# [WHAT YOU ARE ASKED TO DO]
Set each record down exactly, excluding all images.

# [EXERCISE DATA]
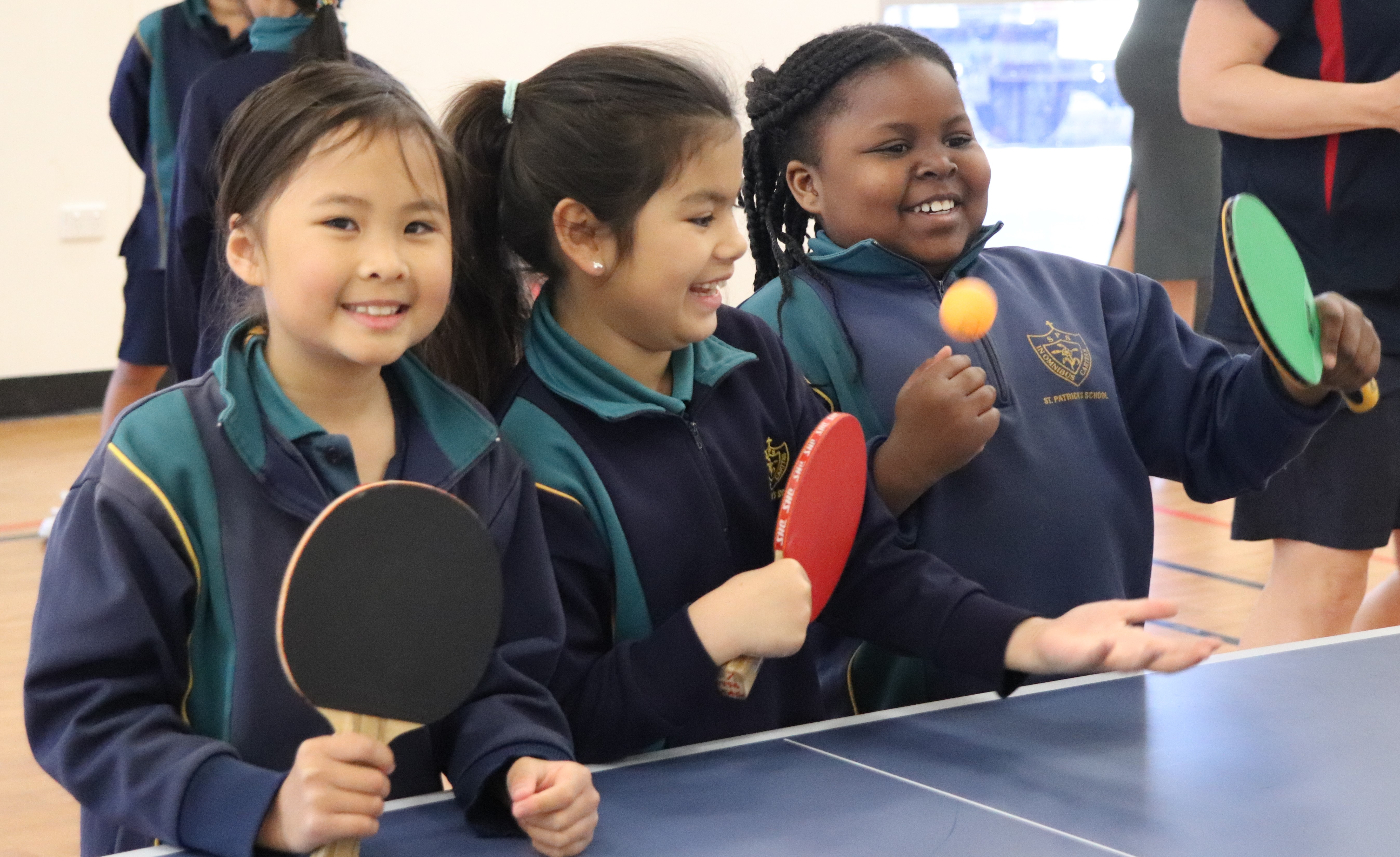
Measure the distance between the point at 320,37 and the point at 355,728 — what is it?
1639 millimetres

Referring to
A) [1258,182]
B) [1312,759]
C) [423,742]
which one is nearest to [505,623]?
[423,742]

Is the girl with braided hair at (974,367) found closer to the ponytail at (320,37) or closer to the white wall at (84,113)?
the ponytail at (320,37)

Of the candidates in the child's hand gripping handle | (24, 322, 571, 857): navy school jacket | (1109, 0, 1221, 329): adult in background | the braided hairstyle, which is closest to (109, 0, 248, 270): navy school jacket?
the braided hairstyle

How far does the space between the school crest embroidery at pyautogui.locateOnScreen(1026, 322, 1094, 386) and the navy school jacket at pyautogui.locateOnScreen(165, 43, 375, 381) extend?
1135 millimetres

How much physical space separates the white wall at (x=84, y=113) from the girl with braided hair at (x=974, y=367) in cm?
381

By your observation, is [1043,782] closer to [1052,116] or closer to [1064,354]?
[1064,354]

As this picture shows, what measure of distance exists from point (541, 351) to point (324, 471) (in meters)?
0.32

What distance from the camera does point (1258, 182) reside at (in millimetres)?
2268

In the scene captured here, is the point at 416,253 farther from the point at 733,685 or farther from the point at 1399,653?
the point at 1399,653

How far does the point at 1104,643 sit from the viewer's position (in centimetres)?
128

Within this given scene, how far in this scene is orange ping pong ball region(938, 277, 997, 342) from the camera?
1704mm

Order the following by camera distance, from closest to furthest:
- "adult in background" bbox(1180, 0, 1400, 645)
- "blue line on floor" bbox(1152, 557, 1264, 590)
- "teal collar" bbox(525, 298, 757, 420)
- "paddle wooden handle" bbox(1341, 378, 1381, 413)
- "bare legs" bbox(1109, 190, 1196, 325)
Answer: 1. "teal collar" bbox(525, 298, 757, 420)
2. "paddle wooden handle" bbox(1341, 378, 1381, 413)
3. "adult in background" bbox(1180, 0, 1400, 645)
4. "blue line on floor" bbox(1152, 557, 1264, 590)
5. "bare legs" bbox(1109, 190, 1196, 325)

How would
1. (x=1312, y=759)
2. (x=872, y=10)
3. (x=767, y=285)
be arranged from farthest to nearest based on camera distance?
1. (x=872, y=10)
2. (x=767, y=285)
3. (x=1312, y=759)

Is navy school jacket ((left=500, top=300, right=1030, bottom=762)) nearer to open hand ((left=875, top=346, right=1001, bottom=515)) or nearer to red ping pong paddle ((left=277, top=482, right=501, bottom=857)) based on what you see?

# [RESPONSE]
Measure the distance between the point at 320,37 and the point at 355,728 — what is it?
1639 millimetres

Referring to
A) [1258,182]
B) [1312,759]
C) [423,742]
which one is nearest to [505,623]?
[423,742]

Is the girl with braided hair at (974,367) found closer to the ponytail at (320,37) or closer to the white wall at (84,113)?
the ponytail at (320,37)

Of the candidates in the child's hand gripping handle | (24, 322, 571, 857): navy school jacket | (1109, 0, 1221, 329): adult in background | the braided hairstyle, which is closest to (109, 0, 248, 270): navy school jacket?
the braided hairstyle

How far does the space between the school crest embroidery at pyautogui.locateOnScreen(1026, 322, 1094, 386) and the navy school jacket at pyautogui.locateOnScreen(165, 43, 375, 381) extend?
1135 millimetres

How much physical space separates the white wall at (x=84, y=113) from the girl with braided hair at (x=974, y=367) in cm?
381

By your observation, is [1043,782] closer to [1052,116] or closer to [1064,354]?
[1064,354]

As this picture shows, what measure of distance exists from point (541, 351) to point (324, 471) (in meters)?
0.32

What distance from the camera does point (1258, 182) reside at (in millimetres)?
2268

In the scene captured here, is the point at 416,253 farther from the point at 733,685 or farther from the point at 1399,653?
the point at 1399,653

How far does the point at 1104,643 sit from the viewer's position (in centimetres)?
128

Within this given scene, how far in this scene is orange ping pong ball region(938, 277, 997, 342) from the camera?
1704mm

Order the following by camera distance, from closest to furthest:
- "adult in background" bbox(1180, 0, 1400, 645)
- "blue line on floor" bbox(1152, 557, 1264, 590)
- "teal collar" bbox(525, 298, 757, 420)
- "paddle wooden handle" bbox(1341, 378, 1381, 413)
- "bare legs" bbox(1109, 190, 1196, 325)
Answer: 1. "teal collar" bbox(525, 298, 757, 420)
2. "paddle wooden handle" bbox(1341, 378, 1381, 413)
3. "adult in background" bbox(1180, 0, 1400, 645)
4. "blue line on floor" bbox(1152, 557, 1264, 590)
5. "bare legs" bbox(1109, 190, 1196, 325)

How would
1. (x=1312, y=759)
2. (x=872, y=10)
3. (x=767, y=285)
be arranged from farthest to nearest based on camera distance?
1. (x=872, y=10)
2. (x=767, y=285)
3. (x=1312, y=759)

Is navy school jacket ((left=500, top=300, right=1030, bottom=762)) nearer to open hand ((left=875, top=346, right=1001, bottom=515)) or nearer to red ping pong paddle ((left=277, top=482, right=501, bottom=857)) based on what you see?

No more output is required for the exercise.